Goal
In the court ruling excerpt, why did the court look for a letter of allotment or an application by Harry Kiptoo to be allocated the suit property? Explain in one to three sentences.

Text to read
_ _ _ _

32. It is not clear then how the said Harry Kiptoo ended up as the registered owner of the suit property. As correctly pointed out by the Defendant, the Plaintiff did not see fit to call the said Harry Kitpoo to come and shed light on the process through which he obtained title to the suit property. I have seen no copy of a Letter of Allotment issued to the Mr. Harry Kiptoo, or in the alternative, an application by harry Kiptoo to be allocated the suit property, since he is not on the original list of members for the Kipkabus Settlement Scheme. See Waterfront Holdings Limited vs Kandie & 2 others (Civil Appeal 88 of 2019) [2023] KECA 1223 (KLR), where the court of Appeal at Mombasa held that a letter of allotment is a prerequisite for allotment of un-alienated government land, and that a title acquired in its absence is not valid and is inconsequential.

_ _ _ _

Records from a data source

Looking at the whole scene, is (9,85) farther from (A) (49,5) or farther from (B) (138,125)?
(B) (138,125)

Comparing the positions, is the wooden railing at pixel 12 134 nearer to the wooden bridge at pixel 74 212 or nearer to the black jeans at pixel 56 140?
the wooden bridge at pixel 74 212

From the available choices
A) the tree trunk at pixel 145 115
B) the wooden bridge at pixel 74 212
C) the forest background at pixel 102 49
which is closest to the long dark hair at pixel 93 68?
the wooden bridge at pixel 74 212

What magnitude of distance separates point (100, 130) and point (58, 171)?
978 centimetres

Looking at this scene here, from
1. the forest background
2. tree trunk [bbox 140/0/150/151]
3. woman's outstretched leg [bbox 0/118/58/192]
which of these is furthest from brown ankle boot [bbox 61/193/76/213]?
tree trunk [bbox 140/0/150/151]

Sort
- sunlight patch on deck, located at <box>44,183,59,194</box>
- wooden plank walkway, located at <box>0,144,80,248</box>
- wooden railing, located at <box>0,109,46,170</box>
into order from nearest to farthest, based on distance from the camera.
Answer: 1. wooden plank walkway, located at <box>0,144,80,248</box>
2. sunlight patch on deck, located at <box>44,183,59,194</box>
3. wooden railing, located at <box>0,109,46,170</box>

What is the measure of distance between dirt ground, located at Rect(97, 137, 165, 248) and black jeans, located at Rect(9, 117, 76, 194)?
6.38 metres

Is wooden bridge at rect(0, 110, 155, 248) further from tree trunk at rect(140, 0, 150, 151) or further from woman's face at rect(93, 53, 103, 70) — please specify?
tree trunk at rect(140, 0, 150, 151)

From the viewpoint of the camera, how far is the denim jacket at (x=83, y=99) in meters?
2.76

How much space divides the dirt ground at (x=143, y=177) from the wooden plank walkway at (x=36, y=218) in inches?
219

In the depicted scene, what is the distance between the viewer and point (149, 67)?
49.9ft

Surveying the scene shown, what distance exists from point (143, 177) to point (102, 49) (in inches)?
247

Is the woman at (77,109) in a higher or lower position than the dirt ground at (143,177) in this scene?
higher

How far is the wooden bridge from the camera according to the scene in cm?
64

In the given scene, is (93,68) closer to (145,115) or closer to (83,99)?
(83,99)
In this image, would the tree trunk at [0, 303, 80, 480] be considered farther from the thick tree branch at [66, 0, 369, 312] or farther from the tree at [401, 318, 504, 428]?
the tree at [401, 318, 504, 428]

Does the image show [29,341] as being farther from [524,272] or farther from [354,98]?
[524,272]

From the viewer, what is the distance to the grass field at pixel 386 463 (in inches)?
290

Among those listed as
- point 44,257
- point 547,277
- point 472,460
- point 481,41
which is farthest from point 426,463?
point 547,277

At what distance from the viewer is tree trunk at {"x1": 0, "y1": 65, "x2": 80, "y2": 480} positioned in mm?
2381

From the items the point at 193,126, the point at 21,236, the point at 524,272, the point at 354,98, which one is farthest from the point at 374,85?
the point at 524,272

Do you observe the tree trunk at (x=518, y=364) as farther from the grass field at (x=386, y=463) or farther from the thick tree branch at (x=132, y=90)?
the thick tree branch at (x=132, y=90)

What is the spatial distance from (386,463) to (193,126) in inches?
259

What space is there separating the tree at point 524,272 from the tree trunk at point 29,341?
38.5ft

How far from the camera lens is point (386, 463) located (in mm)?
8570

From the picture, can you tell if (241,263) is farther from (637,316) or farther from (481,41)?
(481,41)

_ _ _ _

Solution
Harry Kiptoo is not on the original list of members for the Kipkabus Settlement Scheme. So the court looked for a letter of allotment or an application showing how he came to be allocated the suit property, and it found neither.